### Exercise description
Quote the full listing below word for word, in its original order, and omit the pictures.

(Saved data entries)
****************************************
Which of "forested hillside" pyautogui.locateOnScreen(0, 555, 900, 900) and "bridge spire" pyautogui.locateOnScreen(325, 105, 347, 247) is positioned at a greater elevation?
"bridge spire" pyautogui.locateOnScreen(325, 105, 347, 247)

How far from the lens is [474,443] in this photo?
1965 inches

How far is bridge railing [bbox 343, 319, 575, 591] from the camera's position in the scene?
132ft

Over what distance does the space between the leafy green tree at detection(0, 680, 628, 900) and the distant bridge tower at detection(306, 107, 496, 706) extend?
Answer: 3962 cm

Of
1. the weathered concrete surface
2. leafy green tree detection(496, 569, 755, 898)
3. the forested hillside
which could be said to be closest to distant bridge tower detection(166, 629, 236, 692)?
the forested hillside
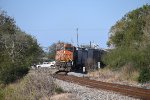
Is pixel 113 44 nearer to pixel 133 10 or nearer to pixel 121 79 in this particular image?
pixel 133 10

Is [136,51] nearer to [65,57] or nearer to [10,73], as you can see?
[65,57]

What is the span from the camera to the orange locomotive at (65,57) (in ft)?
144

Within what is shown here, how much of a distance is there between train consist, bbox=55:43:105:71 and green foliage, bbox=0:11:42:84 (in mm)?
3366

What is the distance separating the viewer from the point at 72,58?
4419cm

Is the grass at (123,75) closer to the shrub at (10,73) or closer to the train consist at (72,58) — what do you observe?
the train consist at (72,58)

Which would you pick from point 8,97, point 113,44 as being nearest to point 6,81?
point 8,97

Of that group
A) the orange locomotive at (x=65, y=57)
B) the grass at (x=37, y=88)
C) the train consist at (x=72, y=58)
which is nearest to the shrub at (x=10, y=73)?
the grass at (x=37, y=88)

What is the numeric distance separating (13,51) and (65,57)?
603 centimetres

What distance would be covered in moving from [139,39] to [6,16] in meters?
17.5

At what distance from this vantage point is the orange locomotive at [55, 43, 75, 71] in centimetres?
4388

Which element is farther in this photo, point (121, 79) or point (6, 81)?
point (121, 79)

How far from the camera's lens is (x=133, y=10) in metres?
55.3

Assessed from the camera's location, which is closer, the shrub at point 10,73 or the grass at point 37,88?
the grass at point 37,88

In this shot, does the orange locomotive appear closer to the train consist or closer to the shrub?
the train consist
****************************************
### Response to this task
Which of "forested hillside" pyautogui.locateOnScreen(0, 555, 900, 900) and "bridge spire" pyautogui.locateOnScreen(325, 105, 347, 247) is positioned at a greater elevation?
"bridge spire" pyautogui.locateOnScreen(325, 105, 347, 247)

How far from the lens is [474,443] in this photo?
1965 inches

How far is bridge railing [bbox 343, 319, 575, 591] from the camera's position in the scene?
132ft

Over what distance does the space between the leafy green tree at detection(0, 680, 628, 900) and the distant bridge tower at detection(306, 107, 496, 706) extend?
Answer: 3962 cm

Of
1. the weathered concrete surface
2. leafy green tree detection(496, 569, 755, 898)
3. the forested hillside
which could be said to be closest to distant bridge tower detection(166, 629, 236, 692)?
the forested hillside
Is pixel 113 44 nearer to pixel 133 10 or nearer to pixel 121 79 in this particular image?
pixel 133 10

Is [136,51] nearer to [65,57] or nearer to [10,73], as you can see?
[65,57]

What is the span from the camera to the orange locomotive at (65,57) (in ft)?
144

Within what is shown here, how much of a distance is there between train consist, bbox=55:43:105:71 and green foliage, bbox=0:11:42:84 (in mm)?
3366

What is the distance separating the viewer from the point at 72,58?
4419cm

Is the grass at (123,75) closer to the shrub at (10,73) or closer to the train consist at (72,58) — what do you observe?
the train consist at (72,58)

Which would you pick from point 8,97, point 113,44 as being nearest to point 6,81?
point 8,97

Of that group
A) the orange locomotive at (x=65, y=57)
B) the grass at (x=37, y=88)
C) the train consist at (x=72, y=58)
which is nearest to the shrub at (x=10, y=73)?
the grass at (x=37, y=88)

What is the numeric distance separating (13,51) and (65,57)?
603 centimetres

What distance would be covered in moving from [139,39] to [6,16] in meters?
17.5

At what distance from this vantage point is the orange locomotive at [55, 43, 75, 71] in centimetres?
4388

Which element is farther in this photo, point (121, 79) or point (6, 81)?
point (121, 79)

How far from the camera's lens is (x=133, y=10) in metres?
55.3

Assessed from the camera's location, which is closer, the shrub at point 10,73 or the grass at point 37,88?
the grass at point 37,88

In this shot, does the orange locomotive appear closer to the train consist or closer to the shrub?
the train consist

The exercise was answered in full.